Te la riporto con le parole di bellofiore, che secondo me spiega bene:
Secondo Chodorow, Brown e Marcuse assolutizzano il punto di vista del bambino. In tal modo, non si rendono conto che il principio di realtà non è integralmente riducibile a una civilizzazione repressiva basata sul principio di prestazione. Esso è anche, e in primo luogo, la soggettività di altri – per il bambino, la soggettività della madre. I bisogni degli altri divengono un problema solo per l'adulto, e nel corso del processo di crescita.
71Negando l'altro, si nega in primo luogo la donna. Svalutando la relazione sessuale di tipo «genitale», Marcuse e Brown concepiscono il piacere soltanto in quanto non separazione dall'oggetto d'amore: ma è proprio a partire dalla separazione che è possibile l'incontro con i desideri dell'altro, che acquistano quasi la stessa importanza dei propri. Ancora, il rifiuto dell'elemento procreativo nella sessualità (che entrambi gli autori riprendono da Nietzsche) esprime una negazione dell'esperienza della maternità (e, più in generale, della genitorialità), la quale richiede un agire che combina razionalità teleologica, senso della realtà, accoglimento dei bisogni dell'altro. La donna è qui negata, dunque, tanto come soggetto di desiderio, quanto come madre-persona che insieme gratifica e limita l'onnipotenza infantile. Al più compare – sulla scorta di Totem e tabù di Freud – come oggetto sessuale (proprietà comune della donna); o viene, addirittura, annullata in quanto singola e identificata con il mondo (senso oceanico), in una fusione che configura una relazione asimmetrica di asservimento dell'altro a sé.

*DATI DELL'ESERCIZIO*:
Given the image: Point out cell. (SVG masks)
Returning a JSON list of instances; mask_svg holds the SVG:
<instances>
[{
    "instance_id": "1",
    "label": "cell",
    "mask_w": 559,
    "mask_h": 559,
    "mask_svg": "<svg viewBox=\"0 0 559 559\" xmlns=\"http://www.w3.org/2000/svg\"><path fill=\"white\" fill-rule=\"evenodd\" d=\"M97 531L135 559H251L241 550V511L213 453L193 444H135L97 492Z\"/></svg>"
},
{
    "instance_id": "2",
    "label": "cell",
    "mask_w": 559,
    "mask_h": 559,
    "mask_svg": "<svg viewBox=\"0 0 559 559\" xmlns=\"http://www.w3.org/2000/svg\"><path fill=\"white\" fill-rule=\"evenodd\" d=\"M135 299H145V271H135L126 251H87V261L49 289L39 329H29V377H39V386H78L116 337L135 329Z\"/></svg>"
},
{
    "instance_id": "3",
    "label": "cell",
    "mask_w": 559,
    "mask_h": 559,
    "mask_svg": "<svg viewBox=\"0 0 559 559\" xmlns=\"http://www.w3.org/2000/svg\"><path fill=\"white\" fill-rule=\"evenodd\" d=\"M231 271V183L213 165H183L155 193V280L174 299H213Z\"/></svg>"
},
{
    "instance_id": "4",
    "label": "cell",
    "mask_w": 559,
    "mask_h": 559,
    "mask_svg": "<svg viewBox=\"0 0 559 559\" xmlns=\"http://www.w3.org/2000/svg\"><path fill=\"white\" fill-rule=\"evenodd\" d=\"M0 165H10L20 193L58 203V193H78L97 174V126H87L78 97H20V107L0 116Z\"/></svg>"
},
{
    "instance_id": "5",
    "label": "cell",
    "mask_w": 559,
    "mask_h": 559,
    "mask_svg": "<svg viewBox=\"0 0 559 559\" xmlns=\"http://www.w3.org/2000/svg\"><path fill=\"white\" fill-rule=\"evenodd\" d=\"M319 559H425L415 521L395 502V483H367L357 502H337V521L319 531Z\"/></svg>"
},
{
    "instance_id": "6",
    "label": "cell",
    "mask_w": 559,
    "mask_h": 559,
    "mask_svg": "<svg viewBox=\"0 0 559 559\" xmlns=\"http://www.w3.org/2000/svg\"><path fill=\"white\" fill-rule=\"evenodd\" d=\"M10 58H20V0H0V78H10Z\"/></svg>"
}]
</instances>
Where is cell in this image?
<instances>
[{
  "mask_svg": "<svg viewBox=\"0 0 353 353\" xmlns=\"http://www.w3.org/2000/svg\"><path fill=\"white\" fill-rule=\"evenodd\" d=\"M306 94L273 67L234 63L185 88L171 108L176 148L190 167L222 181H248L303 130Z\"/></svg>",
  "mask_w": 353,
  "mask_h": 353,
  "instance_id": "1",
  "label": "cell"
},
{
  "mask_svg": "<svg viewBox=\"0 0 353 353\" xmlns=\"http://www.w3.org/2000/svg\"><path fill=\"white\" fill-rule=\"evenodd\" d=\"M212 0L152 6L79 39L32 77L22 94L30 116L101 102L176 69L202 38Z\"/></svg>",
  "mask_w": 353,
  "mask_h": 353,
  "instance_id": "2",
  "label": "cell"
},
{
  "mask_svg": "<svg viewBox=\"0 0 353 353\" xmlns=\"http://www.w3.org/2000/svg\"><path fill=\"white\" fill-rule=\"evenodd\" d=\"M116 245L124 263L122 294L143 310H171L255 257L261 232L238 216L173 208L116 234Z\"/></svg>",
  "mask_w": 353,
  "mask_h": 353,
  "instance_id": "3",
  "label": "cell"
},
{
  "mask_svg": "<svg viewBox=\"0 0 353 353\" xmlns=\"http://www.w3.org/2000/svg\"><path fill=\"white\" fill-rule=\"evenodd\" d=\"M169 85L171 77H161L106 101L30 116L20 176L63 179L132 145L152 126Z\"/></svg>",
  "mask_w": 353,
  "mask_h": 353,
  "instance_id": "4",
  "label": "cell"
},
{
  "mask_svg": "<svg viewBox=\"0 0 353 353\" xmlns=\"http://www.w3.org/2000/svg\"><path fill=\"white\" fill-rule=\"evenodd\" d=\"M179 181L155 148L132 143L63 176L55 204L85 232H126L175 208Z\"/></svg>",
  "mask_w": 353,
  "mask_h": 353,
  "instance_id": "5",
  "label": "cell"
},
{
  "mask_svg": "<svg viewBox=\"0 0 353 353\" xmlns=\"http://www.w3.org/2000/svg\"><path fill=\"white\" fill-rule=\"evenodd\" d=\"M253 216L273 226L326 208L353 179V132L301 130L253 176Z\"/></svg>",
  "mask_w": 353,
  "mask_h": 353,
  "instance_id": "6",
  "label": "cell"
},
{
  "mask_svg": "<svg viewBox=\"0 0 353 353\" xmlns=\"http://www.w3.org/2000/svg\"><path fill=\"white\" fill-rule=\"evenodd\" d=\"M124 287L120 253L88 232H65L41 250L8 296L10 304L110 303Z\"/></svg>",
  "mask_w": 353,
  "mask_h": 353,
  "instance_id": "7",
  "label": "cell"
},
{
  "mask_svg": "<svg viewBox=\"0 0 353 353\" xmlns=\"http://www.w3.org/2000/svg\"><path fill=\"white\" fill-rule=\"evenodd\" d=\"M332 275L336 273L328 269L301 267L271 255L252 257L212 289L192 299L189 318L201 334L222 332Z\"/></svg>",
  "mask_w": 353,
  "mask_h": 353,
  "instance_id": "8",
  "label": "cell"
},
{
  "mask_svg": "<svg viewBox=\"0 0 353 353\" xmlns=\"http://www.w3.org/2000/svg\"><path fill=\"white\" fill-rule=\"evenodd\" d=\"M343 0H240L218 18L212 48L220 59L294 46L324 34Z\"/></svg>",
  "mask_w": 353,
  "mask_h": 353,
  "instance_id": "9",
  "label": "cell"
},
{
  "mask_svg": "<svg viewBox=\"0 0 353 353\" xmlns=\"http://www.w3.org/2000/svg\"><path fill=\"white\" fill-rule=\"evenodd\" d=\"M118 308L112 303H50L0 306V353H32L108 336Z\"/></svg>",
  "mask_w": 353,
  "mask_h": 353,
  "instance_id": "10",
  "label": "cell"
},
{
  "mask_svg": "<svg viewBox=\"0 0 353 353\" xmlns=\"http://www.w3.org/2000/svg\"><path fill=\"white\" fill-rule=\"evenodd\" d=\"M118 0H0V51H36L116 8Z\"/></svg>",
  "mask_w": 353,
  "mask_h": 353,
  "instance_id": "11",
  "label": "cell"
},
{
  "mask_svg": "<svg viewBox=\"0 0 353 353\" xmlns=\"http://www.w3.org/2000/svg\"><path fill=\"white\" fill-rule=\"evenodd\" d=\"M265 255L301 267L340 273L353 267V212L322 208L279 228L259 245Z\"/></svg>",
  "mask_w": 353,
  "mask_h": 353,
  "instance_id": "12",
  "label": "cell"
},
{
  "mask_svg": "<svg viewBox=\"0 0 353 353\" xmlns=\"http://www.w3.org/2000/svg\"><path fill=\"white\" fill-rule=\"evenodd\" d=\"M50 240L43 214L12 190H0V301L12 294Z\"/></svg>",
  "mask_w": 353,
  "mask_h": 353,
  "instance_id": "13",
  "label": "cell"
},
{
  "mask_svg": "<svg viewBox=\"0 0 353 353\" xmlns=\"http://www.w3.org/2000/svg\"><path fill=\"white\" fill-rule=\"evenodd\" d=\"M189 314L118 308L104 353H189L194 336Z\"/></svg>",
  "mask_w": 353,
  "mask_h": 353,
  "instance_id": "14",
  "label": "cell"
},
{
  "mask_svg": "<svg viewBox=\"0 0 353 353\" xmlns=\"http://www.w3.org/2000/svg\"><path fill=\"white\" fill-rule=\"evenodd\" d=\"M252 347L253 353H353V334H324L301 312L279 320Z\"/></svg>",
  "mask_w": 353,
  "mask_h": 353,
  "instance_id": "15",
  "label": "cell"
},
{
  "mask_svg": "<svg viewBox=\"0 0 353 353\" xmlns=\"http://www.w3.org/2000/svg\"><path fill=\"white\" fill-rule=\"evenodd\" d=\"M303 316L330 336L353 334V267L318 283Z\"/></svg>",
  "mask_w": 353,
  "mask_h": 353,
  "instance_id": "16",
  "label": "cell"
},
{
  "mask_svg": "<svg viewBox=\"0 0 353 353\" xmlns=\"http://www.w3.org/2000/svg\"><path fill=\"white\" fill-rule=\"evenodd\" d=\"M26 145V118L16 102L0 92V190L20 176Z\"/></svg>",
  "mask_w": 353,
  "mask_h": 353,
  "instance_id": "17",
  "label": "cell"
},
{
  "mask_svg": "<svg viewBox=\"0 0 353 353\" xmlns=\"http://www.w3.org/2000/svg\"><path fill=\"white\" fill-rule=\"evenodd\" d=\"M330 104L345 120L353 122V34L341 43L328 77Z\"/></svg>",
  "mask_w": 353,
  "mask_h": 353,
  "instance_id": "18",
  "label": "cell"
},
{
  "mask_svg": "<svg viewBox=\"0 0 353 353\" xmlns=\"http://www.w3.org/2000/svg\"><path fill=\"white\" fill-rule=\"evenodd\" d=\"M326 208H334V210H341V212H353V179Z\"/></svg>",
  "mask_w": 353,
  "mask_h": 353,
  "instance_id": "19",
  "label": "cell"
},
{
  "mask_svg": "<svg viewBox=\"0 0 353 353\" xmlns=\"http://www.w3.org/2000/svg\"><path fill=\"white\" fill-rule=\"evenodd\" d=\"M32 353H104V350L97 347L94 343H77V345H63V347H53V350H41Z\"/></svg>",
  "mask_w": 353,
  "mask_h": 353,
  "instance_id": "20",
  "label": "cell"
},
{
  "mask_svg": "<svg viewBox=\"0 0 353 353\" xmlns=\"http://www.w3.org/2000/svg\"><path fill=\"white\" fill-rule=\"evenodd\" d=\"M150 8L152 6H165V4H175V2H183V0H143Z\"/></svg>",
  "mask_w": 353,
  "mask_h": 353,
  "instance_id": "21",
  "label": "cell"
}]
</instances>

*COMPITI DA SVOLGERE*:
1/ Secondo il testo su Marcuse e Brown, da quale autore entrambi riprendono il rifiuto dell'elemento procreativo nella sessualità?
2/ Prosegui il testo su Marcuse e Brown partendo dopo la sua ultima frase.

*RISPOSTE AI COMPITI*:
1/ Da Nietzsche.

2/
72Non a caso, rileva Chodorow, gli eroi dei due autori sono Orfeo e Narciso: uomini che incorporano in sé il femminile, ma non hanno relazioni con donne. La liberazione, in questa prospettiva di individualismo radicale, è in primo luogo liberazione dall'altro, dalla donna. Un individualismo da cui, sia detto tra parentesi, non sfugge, come vorrebbe, la critica che alla «cultura del narcisismo» viene da autori come Christopher Lasch, i quali, contrariamente a Marcuse e Brown, imputano alla società contemporanea l'allentarsi delle forme di controllo culturale tradizionale. In fondo non stupisce che a un Es asociale si contrapponga un Super-io altrettanto asociale. Su queste basi, di rifiuto del processo di crescita e del principio di realtà, il recupero del narcisismo primario difficilmente può far da base a una teoria della società non individualistica, e a suo modo repressiva.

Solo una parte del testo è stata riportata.